Saturday, April 06, 2019 / 09: 37aM / By
In the Euro Area, preliminary estimates by Eurostat revealed a moderation in inflation rate for the month of March to 1.4% YoY from1.5% YoY recorded in the prior month, short of ECB’s 2% inflation target. Clearly, reduced energy prices, non-energy industrial goods, alcohol & tobacco and food prices drove the downward movement, leaving ECB in a conundrum of curbing choosing between pushing headline inflation towards its target or easing to bolster economic growth.
Meanwhile, a series of manufacturing PMI data were released by IHS Markit for March which showed that US PMI recorded its weakest expansion since June 2017, printing at 52.4 index pts (down from 53 index pts in the previous month), while that of Euro area and japan further contracted to 47.5 and 49.2 respectively.
On the flip side, China recorded its first expansion in four months, with the manufacturing PMI increasing to 50.5 from 49.2, while UK surged to a 13-month high of 55.1 (from revised 52.1 in February) bolstered by Brexit preparations, which led to a record increases in inventories.

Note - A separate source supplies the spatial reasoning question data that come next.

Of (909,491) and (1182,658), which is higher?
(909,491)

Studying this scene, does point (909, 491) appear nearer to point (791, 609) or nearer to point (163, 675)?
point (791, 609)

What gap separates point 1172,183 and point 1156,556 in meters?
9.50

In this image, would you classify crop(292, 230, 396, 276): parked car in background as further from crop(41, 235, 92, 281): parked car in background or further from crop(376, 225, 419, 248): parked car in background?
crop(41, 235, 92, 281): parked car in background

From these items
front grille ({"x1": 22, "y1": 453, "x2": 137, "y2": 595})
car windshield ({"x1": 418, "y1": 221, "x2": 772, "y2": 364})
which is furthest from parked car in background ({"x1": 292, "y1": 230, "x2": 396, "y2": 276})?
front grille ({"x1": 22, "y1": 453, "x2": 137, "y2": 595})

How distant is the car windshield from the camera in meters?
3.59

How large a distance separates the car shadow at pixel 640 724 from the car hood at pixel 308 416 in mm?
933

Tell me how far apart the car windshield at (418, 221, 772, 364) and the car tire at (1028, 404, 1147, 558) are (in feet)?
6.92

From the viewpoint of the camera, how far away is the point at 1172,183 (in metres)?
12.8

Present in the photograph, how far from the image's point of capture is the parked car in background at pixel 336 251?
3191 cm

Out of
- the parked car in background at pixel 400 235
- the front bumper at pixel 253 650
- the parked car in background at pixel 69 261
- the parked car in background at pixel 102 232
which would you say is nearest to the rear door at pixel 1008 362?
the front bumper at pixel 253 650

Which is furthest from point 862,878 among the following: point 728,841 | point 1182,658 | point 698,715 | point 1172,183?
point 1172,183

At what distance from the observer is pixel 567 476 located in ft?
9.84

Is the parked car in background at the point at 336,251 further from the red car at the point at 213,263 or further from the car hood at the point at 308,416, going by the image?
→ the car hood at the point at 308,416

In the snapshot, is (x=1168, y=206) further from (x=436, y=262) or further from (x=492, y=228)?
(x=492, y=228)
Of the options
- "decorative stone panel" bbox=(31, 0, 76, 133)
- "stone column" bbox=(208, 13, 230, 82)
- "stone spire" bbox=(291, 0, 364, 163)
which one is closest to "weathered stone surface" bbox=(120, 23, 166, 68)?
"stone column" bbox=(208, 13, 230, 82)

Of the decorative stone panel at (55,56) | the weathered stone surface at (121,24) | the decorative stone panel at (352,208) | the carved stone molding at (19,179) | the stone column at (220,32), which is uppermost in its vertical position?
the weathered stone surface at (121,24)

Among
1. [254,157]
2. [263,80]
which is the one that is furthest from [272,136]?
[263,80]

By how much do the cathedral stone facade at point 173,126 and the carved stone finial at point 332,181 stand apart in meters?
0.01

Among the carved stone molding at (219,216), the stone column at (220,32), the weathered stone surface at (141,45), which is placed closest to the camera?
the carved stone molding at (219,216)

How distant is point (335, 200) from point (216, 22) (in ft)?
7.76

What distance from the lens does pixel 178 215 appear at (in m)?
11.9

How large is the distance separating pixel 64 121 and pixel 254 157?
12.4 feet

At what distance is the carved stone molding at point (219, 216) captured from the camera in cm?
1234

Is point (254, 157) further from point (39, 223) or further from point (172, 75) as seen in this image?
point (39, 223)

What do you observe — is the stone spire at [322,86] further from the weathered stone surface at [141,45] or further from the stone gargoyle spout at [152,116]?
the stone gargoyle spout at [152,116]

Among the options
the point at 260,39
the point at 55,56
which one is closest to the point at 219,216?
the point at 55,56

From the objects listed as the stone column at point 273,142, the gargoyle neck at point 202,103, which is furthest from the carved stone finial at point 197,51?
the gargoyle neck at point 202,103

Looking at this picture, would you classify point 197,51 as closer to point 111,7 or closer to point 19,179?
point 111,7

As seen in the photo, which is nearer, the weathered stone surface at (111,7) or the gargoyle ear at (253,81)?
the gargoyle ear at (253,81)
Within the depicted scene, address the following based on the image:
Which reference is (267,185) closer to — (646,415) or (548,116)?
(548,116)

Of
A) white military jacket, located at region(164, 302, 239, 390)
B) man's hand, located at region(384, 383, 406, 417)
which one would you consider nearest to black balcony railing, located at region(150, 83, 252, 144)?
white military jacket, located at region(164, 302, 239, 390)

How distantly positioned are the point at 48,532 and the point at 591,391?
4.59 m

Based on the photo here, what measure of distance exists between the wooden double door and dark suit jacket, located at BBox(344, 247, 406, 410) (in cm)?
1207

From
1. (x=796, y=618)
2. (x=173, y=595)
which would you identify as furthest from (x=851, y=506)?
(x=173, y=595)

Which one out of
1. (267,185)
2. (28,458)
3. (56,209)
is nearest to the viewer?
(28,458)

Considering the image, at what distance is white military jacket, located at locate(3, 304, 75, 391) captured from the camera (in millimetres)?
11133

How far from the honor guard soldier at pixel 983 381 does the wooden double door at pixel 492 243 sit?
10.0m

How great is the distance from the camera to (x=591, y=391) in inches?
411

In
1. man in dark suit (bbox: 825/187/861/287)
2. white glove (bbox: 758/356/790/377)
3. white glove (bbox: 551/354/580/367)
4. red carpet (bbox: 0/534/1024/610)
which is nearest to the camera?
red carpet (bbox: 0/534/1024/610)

This week, the DMO released Nigeria’s public debt data for full year of 2018 which showed an increase in total public debt by 12.5% YoY to N24.39 trillion ($79.44 billion). While domes-tic debt stock accounted for 68.18% (vs 73.36% in the prev. year) of Nigeria’s total debt stock, foreign debt stock accounted for 31.82% (vs 26.64% in the prior year).
This showed that FG took feeble steps in attaining its optimal debt portfolio mix of 60:40 for domestic and external debt by end-December 2019. Accordingly, borrowing rates in domestic market dropped from 18% in 2017 to a range of 14 – 15% in 2018.
For the fourth consecutive week the Nigerian equities market continued its decline with the ASI shedding 4.59% this week to close at 29,616.38 points while market capitalization lost N548 billion. This lackluster performance in Nigeria’s bourse was driven by bearish sentiments across all sectors with Banking (-5.49%), Breweries (-8.67%), Cement (-1.30%),
Personal Care (-8.37%), Food (-6.94%), Insurance (-1.43%) and Oil & Gas (-4.99%) all closing in the red. Dissecting the sectoral performance revealed marked sell-offs across bell whether stocks (ACCESS: -11.63%, FBNH: -10.37%, NB: -10.11%, UBA: -19.48%, ZENITH: - 6.65%, INTBREW: -9.62%, NESTLE: -8.23%, DANGFLOUR: -16.18%, and DANGCEM: -1.05%).
Contrary to last week, average fixed income yields expanded 31bps WoW to 13.9% largely driven by elevation at both ends of the curve. At the short end, CBN resumed its liquidity strain with N526 billion worth of OMO sale.
This alongside higher stop rates at this week’s NTB auction resulted in 40bps WoW jump in average secondary market NTB to 13.54%. Similarly, average bond yields expanded 14bps WoW to 14.25% on the back of sell off at the long end of the curve.
Elsewhere, DMO published FGN bond calendar for the second quarter 2019. Over the Q2 2019, FG plans to borrow N300 billion which is 23% and 25% lower than actual and planned borrowings for Q1 2019. In addition, the calendar saw the introduction of two new issues — FGN APR 2029 (10-year) and FGN APR 2049 (30-year).
Chart Of The Week
Nigerian Equity Market Downturn: Inspite of the calm outcome of the general elections, for the fourth consecutive quarter, Nigeria Equity market ended Q1 2019 on a bearish note (-1.2%).